Las Vegas Sun

March 28, 2024

Cheney avoids protesters during visit to Las Vegas

Braving triple-digit heat Monday, about 100 Las Vegas Valley residents stood at the corner of West Tropicana Avenue and Rainbow Boulevard hoping to show Vice President Dick Cheney a united front against the proposed nuclear dump at Yucca Mountain.

"Lovely day for a protest," Dan Geary of the National Environmental Trust said.

Holding handmade signs that read "Nevada's had enough with Dick Cheney's lies" and "Mr. Cheney, why do you hate Nevada?" protesters stood across the street from the brown stucco wall that held them at bay from the Spanish Trail community where a $2,000-a-plate fund-raising luncheon with the vice president took place.

The fund-raiser brought in between $300,000 and $320,000, according to Republican sources.

Members of various groups ranging from the Culinary Union to the Sierra Club to Citizens Alert and even a few Republicans came out to speak against the proposed nuclear waste dump.

Nathan Emens, chairman of the University of Nevada, Las Vegas chapter of College Republicans, said he supports this administration but, on the issue of Yucca Mountain, "we agree to disagree."

Emens said he does not support the Yucca Mountain plan and thinks Nevada is "getting the short end of the stick."

Fellow Republican Anthony Bandiero, a Young Republicans of Nevada national committeeman, said he doesn't want to see nuclear waste come to Yucca Mountain but warned that if it does, the state needs to have a backup plan to protect its interests.

Geary said he attended the protest as "a reminder to the administration that next year a decisive factor in the presidential election is Yucca Mountain."

Organizers originally thought the vice president's motorcade would pass the protest, Jane Feldman, a Sierra Club volunteer, said, but she found out Monday morning that he would enter Spanish Trail from another entrance.

She considered that a sign that the vice president knew his visit had drawn opposition, and she expected that, even if he didn't see the protesters, he would hear about them through media coverage.

Protesters crowded the corner of West Tropicana Avenue and Rainbow Boulevard in an effort to stay in the shade of three small trees for the 45-minute protest.

Geary was among those criticizing the administration's handling of Yucca Mountain, saying the current policy is to ensure the dump is built in as few as four years. Because of the timetable, officials are trying to make the site meet preset standards politically rather than through science, he said.

"There are hundreds of questions left unanswered," he said.

Paul Brown, Southern Nevada director of Progressive Leadership Alliance of Nevada, called Cheney's fund-raising stop in Las Vegas arrogant.

"First they dump on us, now they want our money," he said.

Brown stressed that the Yucca Mountain plan is "not a done deal."

"As long as we have a pulse we will fight them," he said.

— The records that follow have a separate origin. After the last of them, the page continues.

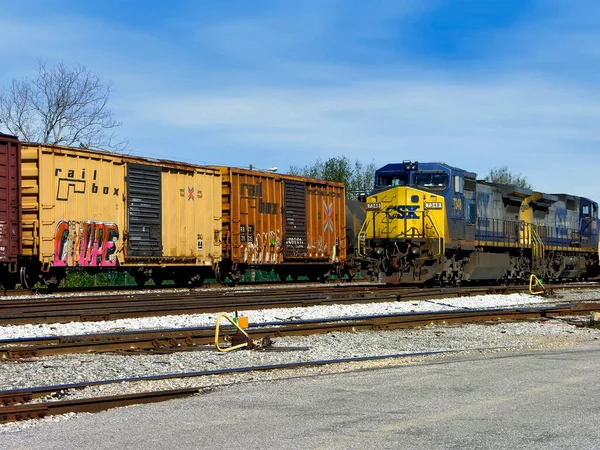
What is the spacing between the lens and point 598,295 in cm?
2283

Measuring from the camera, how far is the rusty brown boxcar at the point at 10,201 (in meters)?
18.8

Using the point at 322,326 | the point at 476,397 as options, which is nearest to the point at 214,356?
the point at 322,326

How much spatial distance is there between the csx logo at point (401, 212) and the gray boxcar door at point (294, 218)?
14.8 feet

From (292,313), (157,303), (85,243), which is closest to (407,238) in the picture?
(292,313)

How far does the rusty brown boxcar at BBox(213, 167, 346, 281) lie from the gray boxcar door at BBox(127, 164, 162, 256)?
3.00m

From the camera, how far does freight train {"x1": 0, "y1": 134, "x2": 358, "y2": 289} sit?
65.4 ft

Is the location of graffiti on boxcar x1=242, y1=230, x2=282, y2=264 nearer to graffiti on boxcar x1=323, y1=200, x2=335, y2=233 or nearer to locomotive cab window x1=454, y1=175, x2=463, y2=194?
graffiti on boxcar x1=323, y1=200, x2=335, y2=233

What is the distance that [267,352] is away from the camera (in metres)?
10.7

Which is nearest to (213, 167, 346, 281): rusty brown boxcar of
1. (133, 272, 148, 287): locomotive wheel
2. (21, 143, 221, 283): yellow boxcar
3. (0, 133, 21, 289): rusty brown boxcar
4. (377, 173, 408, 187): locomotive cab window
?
(21, 143, 221, 283): yellow boxcar

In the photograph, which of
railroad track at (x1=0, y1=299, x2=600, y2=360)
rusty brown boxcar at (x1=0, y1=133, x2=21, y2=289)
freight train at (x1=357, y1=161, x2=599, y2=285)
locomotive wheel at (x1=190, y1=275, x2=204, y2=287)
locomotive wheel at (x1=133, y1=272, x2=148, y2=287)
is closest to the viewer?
railroad track at (x1=0, y1=299, x2=600, y2=360)

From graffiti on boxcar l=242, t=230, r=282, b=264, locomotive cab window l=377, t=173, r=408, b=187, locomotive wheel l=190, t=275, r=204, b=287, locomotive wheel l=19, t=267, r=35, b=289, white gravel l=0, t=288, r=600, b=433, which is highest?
locomotive cab window l=377, t=173, r=408, b=187

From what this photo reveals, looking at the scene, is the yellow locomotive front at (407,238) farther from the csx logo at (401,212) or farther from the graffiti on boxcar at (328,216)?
the graffiti on boxcar at (328,216)

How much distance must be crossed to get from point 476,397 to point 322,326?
5594 mm

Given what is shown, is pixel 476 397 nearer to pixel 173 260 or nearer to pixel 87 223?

Peggy Maze Johnson, executive director of Citizens Alert, said the protest showed Nevada citizens "are holding Yucca Mountain against the administration."

She said there has been a rush to judgment on the plan because the administration wants more nuclear power.

With the help of transportation experts, Maze Johnson said, they estimate 1,000 transportation accidents involving the movement of nuclear waste will occur in a 30-year period.

"We don't want it here. We don't want it moved," she said.

She added the administration is minimizing the number of accidents that are predicted and the extent of potential damage.

George Matthews, another Sierra Club member, expressed disappointment that Cheney didn't see the protesters en route to the fund-raiser.

"It is terrible that people with dissenting views are pushed away from the event," he said, referring to the protest taking place across the street.

But the protest organizers said they thought the demonstration was successful in showing that Nevada citizens care about what happens at Yucca Mountain. They were especially encouraged by the turnout.

"For 100 people to show up in the sun on a political issue, that's a sign," Geary said.